Yale University Selects Australian Explorer Tim Jarvis as Yale World Fellow
NEW HAVEN, CONN., USA — July 31, 2009 — Yale University selected Tim Jarvis, a noted explorer and environmental scientist, as a 2009 Yale World Fellow. Jarvis made headlines in 2007 when he successfully retraced Sir Douglas Mawson's controversial 1912 expedition to Antarctica (that Mawson alone survived), using the same equipment and starvation rations as the original team. He subsequently authored an account of the expedition, Mawson: Life and Death in Antarctica, and was featured in an award-winning international documentary film of the same name.
The Yale World Fellows Program is building a global network of emerging leaders and broadening international understanding. The Program conducts a worldwide competition each year to select 14-18 highly accomplished men and women from diverse fields and countries for the four-month leadership program at Yale.
Yale President Richard C. Levin announced the selection of the 2009 Yale World Fellows saying, "I am delighted that these extraordinary men and women have chosen to spend time at Yale. We are certain that their leadership skills will be strengthened, and that the Yale community will benefit greatly from their presence on campus."
An environmental scientist and consultant, Jarvis is Associate Director for the global engineering firm URS Corporation. He advises developing countries on natural resource management and sustainability issues, having worked most recently in the Philippines, Sri Lanka, and Papua New Guinea. He also advises on contaminated land and energy efficiency issues as a principal environmental auditor and is co-authoring an environmental short course to accompany the BBC's Frozen Planet series with David Attenborough.
Jarvis is also a well-known explorer who has undertaken treks not only to the North and South Poles, and across some of Australia's largest deserts but who uses his expeditions to broaden understanding of the scale of environmental issues facing the globe. He is committed to finding pragmatic solutions to global environmental sustainability issues, and volunteers his time with a number of charitable organizations devoted to the environment and child welfare.
"I am honored to have been selected to the Yale World Fellows Program, especially given the caliber of both Yale and my fellow Program participants" said Jarvis. "This is an opportunity for me to gain new perspectives on the world and to learn about effective leadership."

^^^^^^^^

Continue the press release about Tim Jarvis from where it stops. The material plays no part in this.

Collected data:
^^^^^^^^

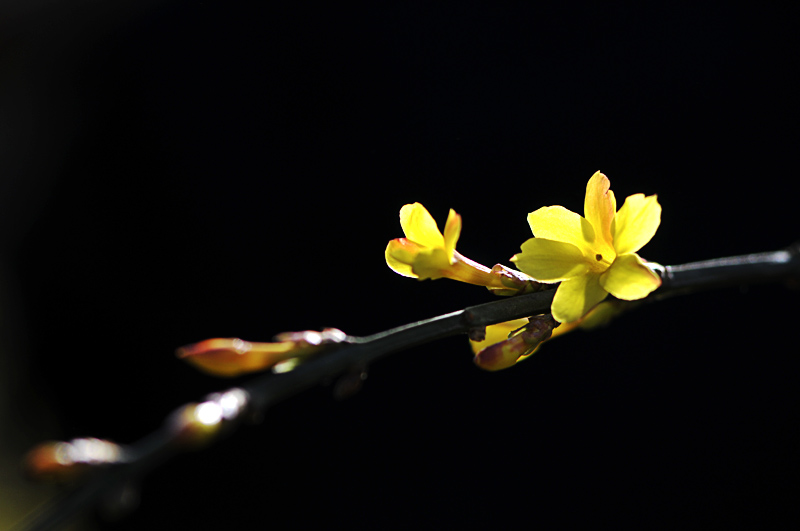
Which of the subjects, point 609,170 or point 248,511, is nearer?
point 609,170

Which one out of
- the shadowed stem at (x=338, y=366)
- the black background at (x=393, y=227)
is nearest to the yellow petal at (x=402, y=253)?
the shadowed stem at (x=338, y=366)

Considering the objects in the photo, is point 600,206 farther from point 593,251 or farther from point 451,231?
point 451,231

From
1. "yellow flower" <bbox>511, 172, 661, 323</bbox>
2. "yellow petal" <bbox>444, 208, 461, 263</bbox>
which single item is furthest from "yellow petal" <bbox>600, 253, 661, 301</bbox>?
"yellow petal" <bbox>444, 208, 461, 263</bbox>

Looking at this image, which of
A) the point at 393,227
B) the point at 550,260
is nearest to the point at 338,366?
the point at 550,260

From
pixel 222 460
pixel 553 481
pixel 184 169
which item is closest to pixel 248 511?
pixel 222 460

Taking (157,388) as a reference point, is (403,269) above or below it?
below

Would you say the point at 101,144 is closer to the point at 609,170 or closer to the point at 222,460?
the point at 222,460

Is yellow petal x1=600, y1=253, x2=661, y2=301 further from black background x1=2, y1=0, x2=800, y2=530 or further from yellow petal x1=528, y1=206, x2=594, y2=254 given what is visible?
black background x1=2, y1=0, x2=800, y2=530
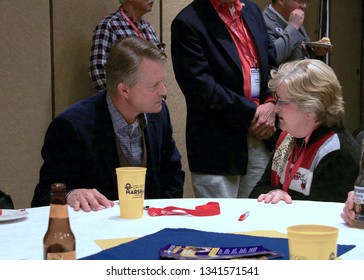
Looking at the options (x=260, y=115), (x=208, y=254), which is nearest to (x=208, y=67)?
(x=260, y=115)

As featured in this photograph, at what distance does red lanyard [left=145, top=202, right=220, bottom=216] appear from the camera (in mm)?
1750

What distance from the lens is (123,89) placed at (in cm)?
248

^^^^^^^^

> _Written answer_
Selected from outside the U.S. at a mid-career point, World Fellows come from a range of fields, including government, business, media, non-governmental organizations, the military, religion, and the arts. Joining Jarvis this year are a noted Chinese independent filmmaker, the editorial page editor of Russia's most influential business daily, the director of Turkey's Open Society Foundation, and a Saudi Arabian television personality and foundation director.
"Each of the 2009 Yale World Fellows has demonstrated an outstanding record of accomplishment and unlimited potential for future success," said Program Director Michael Cappello, Professor of Pediatrics, Microbial Pathogenesis, and Epidemiology & Public Health. "This experience will undoubtedly broaden their horizons, and we welcome them into the rich network of global decision makers trained at Yale."
The Program selection process is intense: the 15 World Fellows for 2009 were selected from a pool of more than 900 applicants from around the world. Since its inception in 2002, 140 World Fellows from 70 countries have been welcomed to New Haven for this Program.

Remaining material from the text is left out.